*Your task*
Find every line in the listing below that contains the string "Calacatta" and copy each one.

Start of Data

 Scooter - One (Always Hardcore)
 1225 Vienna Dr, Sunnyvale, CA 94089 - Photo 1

End of Data
Start of Data

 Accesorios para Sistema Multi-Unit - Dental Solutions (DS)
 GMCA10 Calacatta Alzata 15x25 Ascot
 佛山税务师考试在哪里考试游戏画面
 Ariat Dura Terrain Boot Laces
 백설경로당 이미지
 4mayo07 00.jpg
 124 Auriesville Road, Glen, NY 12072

End of Data

*Task answer*
 GMCA10 Calacatta Alzata 15x25 Ascot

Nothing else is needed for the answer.